CHRISTOPHER SMITH Loyal to its namesake, the London Mozart Players under their conductor David Angus began with a lively account of the overture to Don Giovanni.

CHRISTOPHER SMITH

Loyal to its namesake, the London Mozart Players under their conductor David Angus began with a lively account of the overture to Don Giovanni. After that, interest naturally focussed on the youthful Chloë Hanslip.

She was the soloist in Mendelssohn's perennially popular concerto in E minor, and the St Andrew's Hall audience was by no means thinking only of her age when it burst into an ovation at the end. In the last movement, in particular, she also displayed just the right amount of assertiveness. The well-known overture to Egmont was powerful and stirring. It was good also to hear, for once, the rest of the incidental music that Beethoven wrote for a rival of Goethe's exciting drama of the revolt of the Spanish Netherlands.

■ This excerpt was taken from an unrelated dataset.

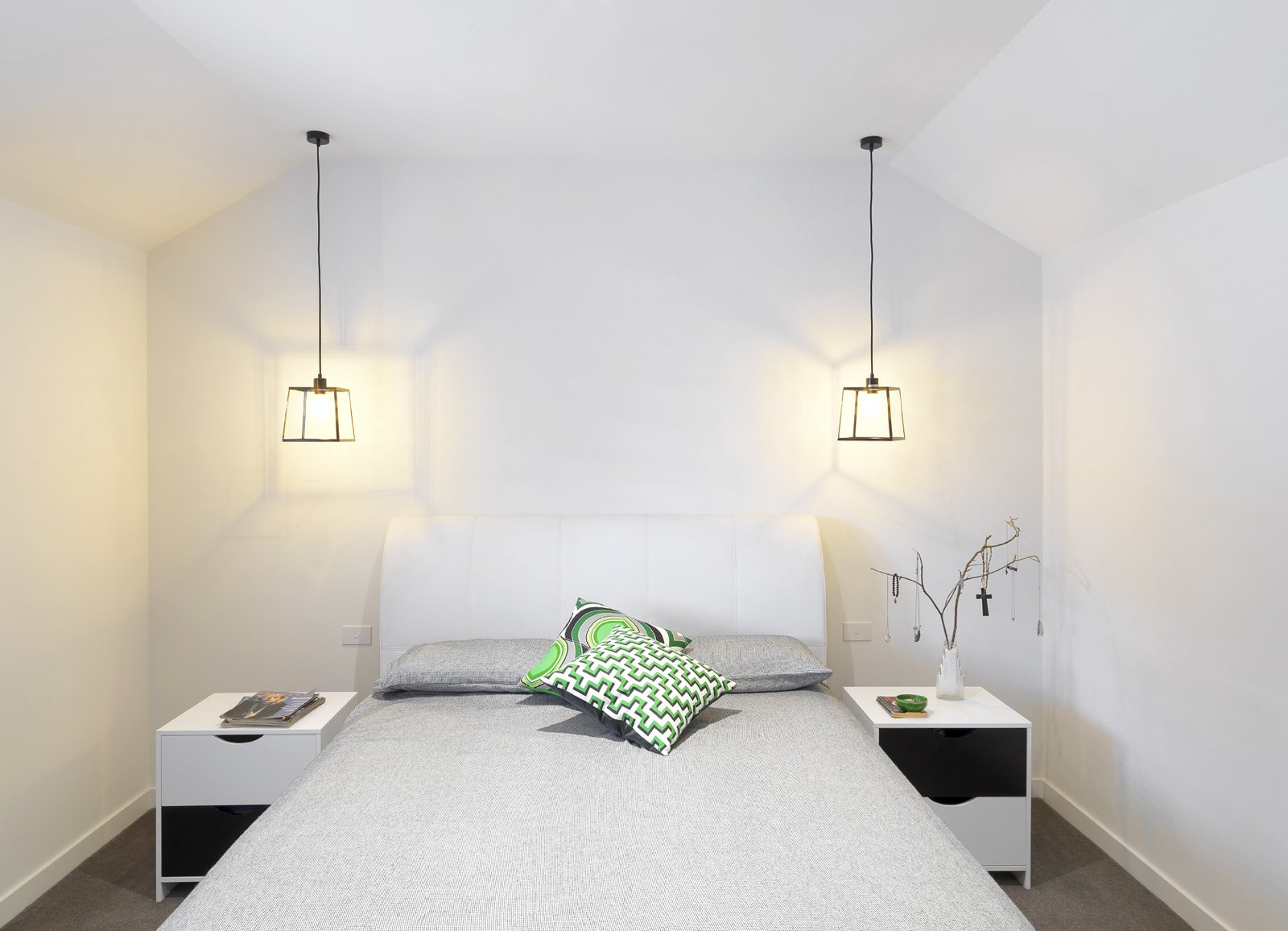 The renovated master bedroom preserves the slope of the original vaulted ceiling. A tufted headboard and suspended Q-BEE steel pendant lights accent the simple and elegant space.  Bedrooms by Dwell from 1850s Prefab Cottage from Boston Finds New Life in Australia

Clear-voiced and uncomplicated, Cora Burggraaf gave a delightfully tomboyish interpretation of the two songs performed by Klärchen, Egmont's naïve girlfriend. After giving a running commentary that outlined the play's plot, Julian Glover found the heroic note for the accompanied declamation that sums up its idealistic message. Trumpet calls, the skirl of flutes imitating military fifes and a recall of themes first heard at the beginning brought a conclusion that was proud and confident in the future.